(Document passage):
★ ★ ★ ★

The reliability of such reports depends on robust measures of C-peptide. In recent years, the National Institute of Diabetes and Digestive and Kidney Diseases (NIDDK) has sponsored C-peptide assay standardization workshops to assure cross-laboratory reliability of data (25). The assays have been shown to reliably measure C-peptide in plasma at concentrations to a lower level of ∼0.03 pmol/mL. The fact that C-peptide is reliably measured in plasma does not, of course, speak to the clinical relevance of the concentrations found.

★ ★ ★ ★

Collected data:
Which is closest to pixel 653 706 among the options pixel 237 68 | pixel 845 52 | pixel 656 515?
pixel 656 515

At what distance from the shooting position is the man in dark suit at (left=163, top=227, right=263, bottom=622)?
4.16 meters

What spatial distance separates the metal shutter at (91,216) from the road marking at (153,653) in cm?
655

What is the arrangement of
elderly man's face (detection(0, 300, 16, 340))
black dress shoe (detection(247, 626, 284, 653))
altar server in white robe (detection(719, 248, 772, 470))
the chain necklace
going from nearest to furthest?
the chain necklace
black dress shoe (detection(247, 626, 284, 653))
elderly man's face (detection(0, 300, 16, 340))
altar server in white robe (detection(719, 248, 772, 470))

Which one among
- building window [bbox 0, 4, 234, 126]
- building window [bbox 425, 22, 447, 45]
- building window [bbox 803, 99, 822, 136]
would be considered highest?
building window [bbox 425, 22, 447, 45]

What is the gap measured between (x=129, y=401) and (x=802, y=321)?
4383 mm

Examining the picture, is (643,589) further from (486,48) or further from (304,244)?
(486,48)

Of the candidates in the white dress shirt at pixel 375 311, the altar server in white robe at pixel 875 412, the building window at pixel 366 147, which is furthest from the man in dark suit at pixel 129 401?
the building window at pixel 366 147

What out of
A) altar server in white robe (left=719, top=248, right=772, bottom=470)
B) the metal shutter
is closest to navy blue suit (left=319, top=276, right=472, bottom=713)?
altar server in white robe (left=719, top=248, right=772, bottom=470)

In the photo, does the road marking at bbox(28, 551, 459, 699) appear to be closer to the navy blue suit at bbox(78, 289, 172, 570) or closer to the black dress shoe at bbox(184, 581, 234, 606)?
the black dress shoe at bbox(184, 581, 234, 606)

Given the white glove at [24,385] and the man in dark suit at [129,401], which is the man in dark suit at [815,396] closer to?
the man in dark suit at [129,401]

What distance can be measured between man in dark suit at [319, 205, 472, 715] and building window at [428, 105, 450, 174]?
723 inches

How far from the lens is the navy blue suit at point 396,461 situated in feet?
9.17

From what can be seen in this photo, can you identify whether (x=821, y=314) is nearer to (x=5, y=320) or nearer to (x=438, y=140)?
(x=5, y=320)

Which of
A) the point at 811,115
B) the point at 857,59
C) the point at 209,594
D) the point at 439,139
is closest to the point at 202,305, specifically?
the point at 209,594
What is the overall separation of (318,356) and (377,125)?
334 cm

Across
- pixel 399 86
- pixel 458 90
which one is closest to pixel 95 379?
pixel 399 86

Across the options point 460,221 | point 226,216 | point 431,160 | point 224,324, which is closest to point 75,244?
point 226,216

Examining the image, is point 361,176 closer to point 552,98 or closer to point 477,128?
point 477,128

★ ★ ★ ★

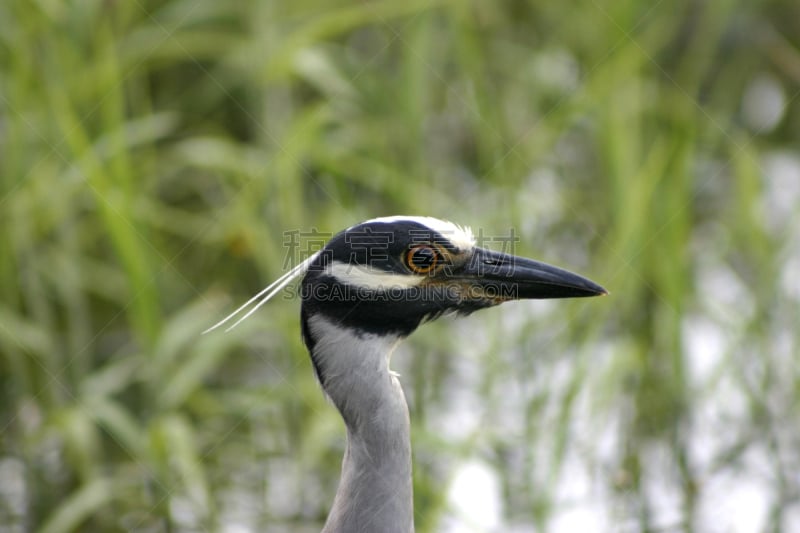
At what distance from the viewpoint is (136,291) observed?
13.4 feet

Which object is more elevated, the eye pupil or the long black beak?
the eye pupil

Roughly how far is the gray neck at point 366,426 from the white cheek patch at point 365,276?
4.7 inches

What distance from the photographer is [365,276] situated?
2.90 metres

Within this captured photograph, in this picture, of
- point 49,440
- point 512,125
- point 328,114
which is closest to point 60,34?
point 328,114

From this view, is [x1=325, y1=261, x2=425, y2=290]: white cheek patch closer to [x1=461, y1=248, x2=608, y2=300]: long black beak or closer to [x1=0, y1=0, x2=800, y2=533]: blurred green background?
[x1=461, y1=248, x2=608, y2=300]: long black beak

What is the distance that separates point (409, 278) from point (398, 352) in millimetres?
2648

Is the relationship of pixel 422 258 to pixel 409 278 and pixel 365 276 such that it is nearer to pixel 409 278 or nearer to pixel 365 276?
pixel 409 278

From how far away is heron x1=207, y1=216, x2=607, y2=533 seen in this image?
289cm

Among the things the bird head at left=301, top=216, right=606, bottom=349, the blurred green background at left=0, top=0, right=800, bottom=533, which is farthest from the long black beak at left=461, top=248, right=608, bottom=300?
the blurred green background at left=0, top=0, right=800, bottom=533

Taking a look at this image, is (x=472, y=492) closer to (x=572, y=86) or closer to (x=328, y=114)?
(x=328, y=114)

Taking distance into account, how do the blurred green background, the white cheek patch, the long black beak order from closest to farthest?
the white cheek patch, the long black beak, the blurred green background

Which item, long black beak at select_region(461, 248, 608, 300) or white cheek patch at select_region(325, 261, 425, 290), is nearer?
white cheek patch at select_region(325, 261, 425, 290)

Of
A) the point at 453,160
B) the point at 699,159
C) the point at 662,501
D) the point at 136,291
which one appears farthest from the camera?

★ ★ ★ ★

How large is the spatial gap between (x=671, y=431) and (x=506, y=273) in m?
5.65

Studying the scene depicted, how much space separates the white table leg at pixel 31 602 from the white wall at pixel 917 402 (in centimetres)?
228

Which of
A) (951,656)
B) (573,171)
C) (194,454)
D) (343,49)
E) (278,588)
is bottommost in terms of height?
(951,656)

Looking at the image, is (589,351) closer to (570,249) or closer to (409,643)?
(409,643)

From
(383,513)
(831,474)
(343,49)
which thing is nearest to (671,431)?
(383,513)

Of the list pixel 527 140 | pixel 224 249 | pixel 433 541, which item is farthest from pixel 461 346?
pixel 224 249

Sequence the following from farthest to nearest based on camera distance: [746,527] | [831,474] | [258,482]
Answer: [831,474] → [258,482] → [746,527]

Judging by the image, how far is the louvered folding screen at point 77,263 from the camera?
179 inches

★ ★ ★ ★

(What is being asked): In the C-peptide passage, rewrite the span from "The reliability of" up to and including "the concentrations found.", replacing "plasma" with "serum" throughout.

(Output for this task):
The reliability of such reports depends on robust measures of C-peptide. In recent years, the National Institute of Diabetes and Digestive and Kidney Diseases (NIDDK) has sponsored C-peptide assay standardization workshops to assure cross-laboratory reliability of data (25). The assays have been shown to reliably measure C-peptide in serum at concentrations to a lower level of ∼0.03 pmol/mL. The fact that C-peptide is reliably measured in serum does not, of course, speak to the clinical relevance of the concentrations found.